La stratégie patronale : stratégie pensée ou à la ‘va comme je te pousse’ ?
Lutte Commune, rencontre de personnes syndicalistes de gauche en mode réflexion, a tenu une fin de semaine de formation début février dont une session sur le Front commun. Des éléments de réponses ont été apportés à cette question. La stratégie à la ‘va comme je te pousse’ comptait des adeptes.
À la ‘va comme je te pousse’ signifie que le gouvernement ne sait pas ce qu’il veut, improvise et s’ajuste en fonction des événements.
C’est sous-estimer le gouvernement caquiste de penser cela.
La négo a été préparée avec soin. Le cadre financier est clairement mis sur la table. C’est le même que les négos précédentes. C’est le même que recommande l’Organisation Mondiale du Commerce soit la barre du 2%. Le gouvernement a les coffres plein d’argent. Qu’importe. Il faut suivre les recommandations du capitalisme mondial. Ensuite il propose une division entre les membres pour mieux faire passer son cadre soit favoriser les jeunes professeurs et les personnes préposées aux bénéficiaires. Basta le reste du personnel de la fonction publique. De quoi susciter la grogne entre les personnes salariées. Et le gouvernement de sourire... Et enfin il tente de créer son propre rapport de force en innovant avec les Forums. Réunir des partenaires pour discuter de trois points précis, c’est créer un rapport de force plus grand en lien avec les partenaires civils ; tout comme les syndicats tentent de le faire avec les personnes usagères, leurs familles et la population en général. C’est un projet innovant.. oh que oui... mais sur le dos des travailleurs et travailleuses de la fonction publique.
Ne pas voir cette stratégie super réfléchie c’est d’abord ne pas en faire l’analyse et c’est surtout sous-estimer ce gouvernement et lui accorder la chance du coureur. C’est un aveuglement certain dont la gauche n’est pas exclue.
Et le front commun dans tout cela ?
Ce sont les directions syndicales qui vont à la va comme je te pousse. Elles abordent les négos en ordre dispersé : pas de revendications communes, pas de plan d’action commun quand il y a plan d’action. C’est à qui s’arrachera le maigre surplus que laisse miroiter Dubé (reste environ 1% pour arriver à 2% par année avec les offres patronales).
Mais, voyez-vous : on peut se poser la question : un front commun ça fait le jeu du gouvernement. C’est dans le discours actuel des directions.
Un front commun c’est d’abord la centralisation des offres, des actions du personnel de la fonction publique. C’est le rapport de force de 500,000 travailleurs et travailleuses qui parlent d’une même voix. Et cela ferait le jeu du gouvernement ? Wake up s’il vous plaît. C’est affronter le gouvernement en ordre dispersé qui affaiblit les négos.

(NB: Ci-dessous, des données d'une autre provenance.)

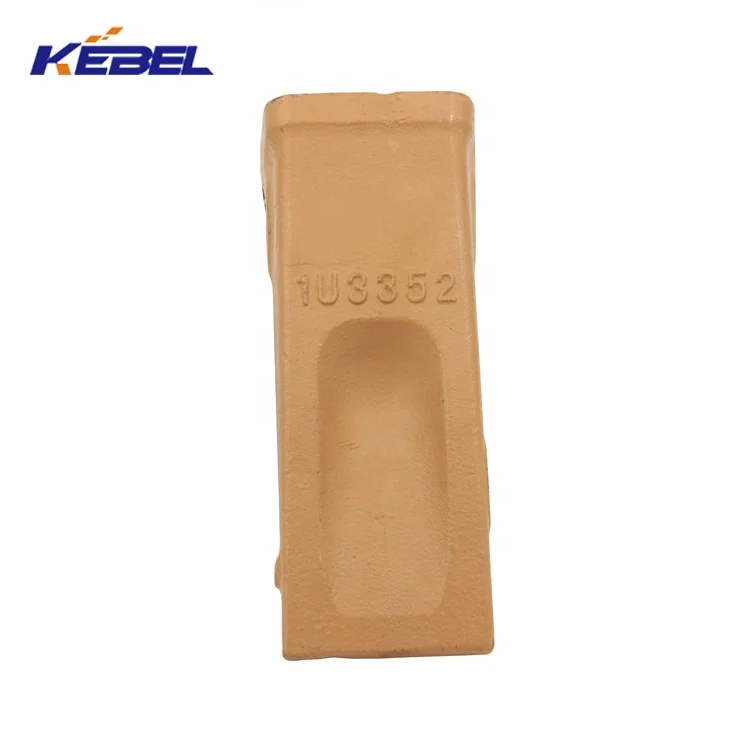 KEBEL 1U3352 chinese supplier excavator flat bucket teeth digger backhoe E320 loader casting bucket tooth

Il faut changer la stratégie : il y a eu plusieurs fronts communs et on n’a rien gagné. Posons-nous la question pourquoi ? La négo de 2015 était bien partie, la mobilisation était présente sur les lignes de piquetage et surtout, surtout, la population était en soutien. Rien au bout du compte. Qui a signé l’entente ? Qui s’est situé dans le cadre du 2.5 du gouvernement libéral ? Les directions syndicales qui ont refusé d’aller au front.

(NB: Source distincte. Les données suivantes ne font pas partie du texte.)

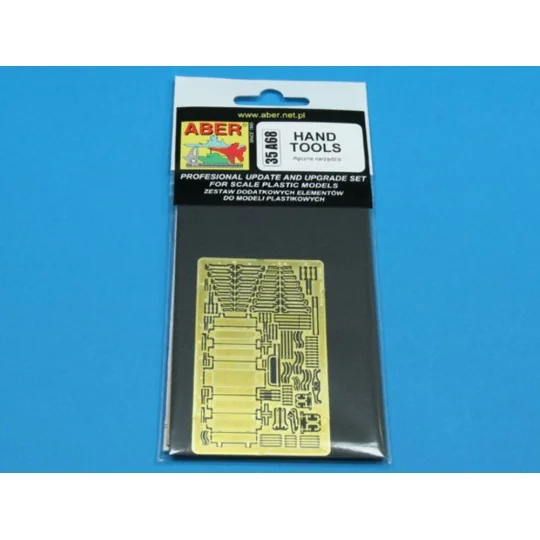 Hand tools, 1/35 - Aber Models 35 A068 Hand tools, 1/35 - Aber Models 35 A068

À la rencontre de Lutte Commune, les militants et militantes présentEs ont insisté pour partir de la base, pour tenir compte des gens qui travaillent pour organiser des actions sur place. Il faut certes travailler à la base. Mais il ne faut pas jeter le bébé avec l’eau du bain. Les fronts communs n’ont rien donné non pas à cause de leur pertinence mais à cause du contrôle des directions syndicales. Il faut tirer au clair ce bilan. Être précis sur le rôle des directions syndicales et les dénoncer. Il faut démocratiser la centralisation de la négo en créant des fronts communs intersyndicaux à la base, démocratiquement et régionalement coordonnés et réseautés nationalement. Créer un vrai rapport de force de 500,000 personnes des services publics c’est créer un vrai et nécessaire front commun dans les luttes, dans l’action et autour de revendications claires.

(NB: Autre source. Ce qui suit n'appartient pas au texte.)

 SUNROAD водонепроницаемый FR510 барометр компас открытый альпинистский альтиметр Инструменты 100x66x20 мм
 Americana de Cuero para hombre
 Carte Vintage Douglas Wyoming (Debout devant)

Le résultat de l’actuelle négo risque fort d’être décevant : pas plus de 2% par année, division entre les professions dans les rangs syndicaux, convention de cinq ans, perte sur les absences maladies car un des forums en a fait sa thématique et le gouvernement tient à des retours rapides au travail pour soit-disant mieux faire l’intégration, bouleversement dans les horaires de travail dans les CHSLD pour combler le manque de personnel (là aussi un des thèmes des forums) et la réussite scolaire ( aussi thématique d’un forum) risque fort de se résumer à des investissements dans les infrastructures après le démantèlement en règle qu’apportera la loi 40.
Un bilan clair devra être fait de cette négo. Il faut en finir avec l’accumulation des défaites et passer à une vraie offensive. Il faut que la gauche passe en mode réflexion et analyse.